For patients with a common form of lung cancer, a new treatment option arrived in the United States on August 15, 2024. The drug, known as Lazertinib and sold under brand names including Lazcluze and Leclaza, is now cleared for medical use. It targets non-small cell lung cancer, a disease that accounts for the vast majority of lung cancer diagnoses.
Lazertinib works by blocking a specific protein called the epidermal growth factor receptor. This receptor, when active, can drive cancer cells to grow and spread. By inhibiting it, the drug aims to slow or stop that growth. The approval follows years of clinical development and an earlier green light in South Korea, where the medication has been available since January 2021.
The side effect profile is substantial. Patients treated with Lazertinib commonly experience rash, nail toxicity, and infusion-related reactions. Musculoskeletal pain, edema, and stomatitis are also frequent. The list includes venous thromboembolism, paresthesia, fatigue, diarrhea, constipation, and COVID-19 infection. Hemorrhage, dry skin, decreased appetite, pruritus, nausea, and ocular toxicity round out the adverse reactions. These risks mean doctors will need to monitor patients closely, managing symptoms as they arise.
The approval matters because non-small cell lung cancer remains a leading cause of cancer death. Treatment options have expanded in recent years, but the disease still claims hundreds of thousands of lives annually. Lazertinib adds another tool—one that attacks a specific molecular target. For patients whose tumors harbor mutations in the epidermal growth factor receptor, this drug could make a real difference.
What comes next is the real-world rollout. Hospitals and clinics must decide how to integrate Lazertinib into existing treatment protocols. Insurers will set coverage policies. Patients and oncologists will weigh the benefits against the side effects. The drug’s performance in broader populations, outside the controlled environment of clinical trials, will become clear only with time.

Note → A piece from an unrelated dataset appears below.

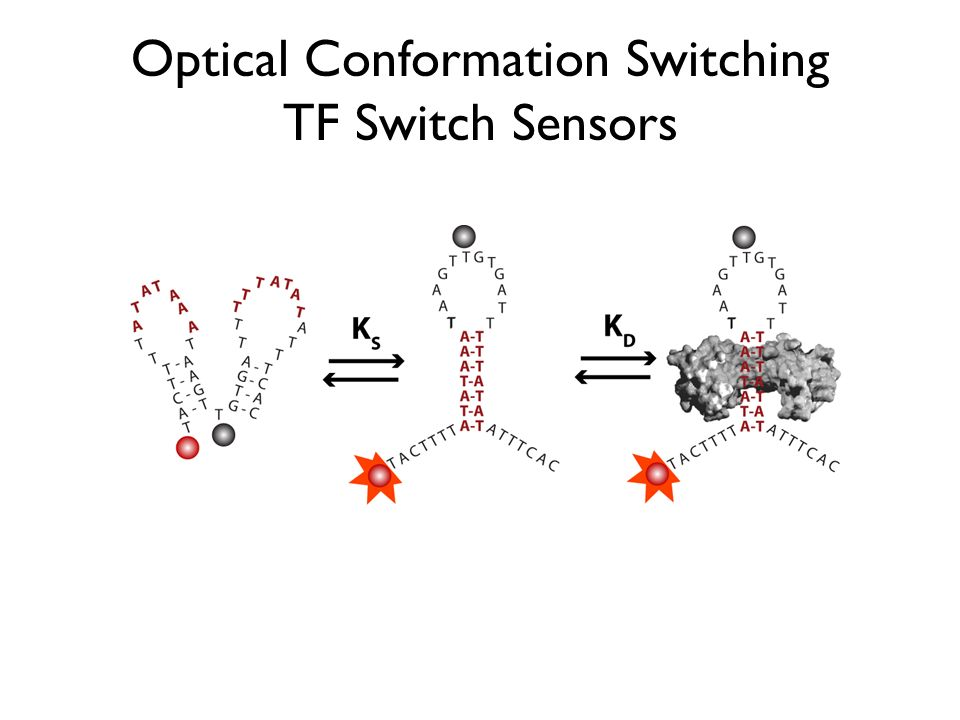 Optical Conformation Switching TF Switch Sensors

South Korea’s earlier approval offers some clues. Since January 2021, Korean physicians have gathered experience with the drug. That data, while not a perfect predictor, suggests how the medication might behave in American patients. The U.S. approval was likely informed by that international track record.
Lazertinib belongs to a class of drugs known as kinase inhibitors. These medicines have transformed the treatment of certain cancers, turning some lethal diseases into chronic conditions. But they are not cures, and resistance often develops. The cancer adapts, finding new pathways to grow. Researchers are already studying combinations and next-generation drugs to stay ahead.
For now, the immediate effect is simple: a new option exists. Patients who might have exhausted other therapies now have something else to try. The approval does not mean the drug will work for everyone, and the side effects are real. But for a subset of patients with non-small cell lung cancer, Lazertinib represents a chance at more time.
The Food and Drug Administration’s decision on August 15 ended years of waiting. It also began a new phase: the slow, careful work of bringing the drug to the people who need it. That process will unfold in doctors’ offices, pharmacy shelves, and insurance negotiations across the country.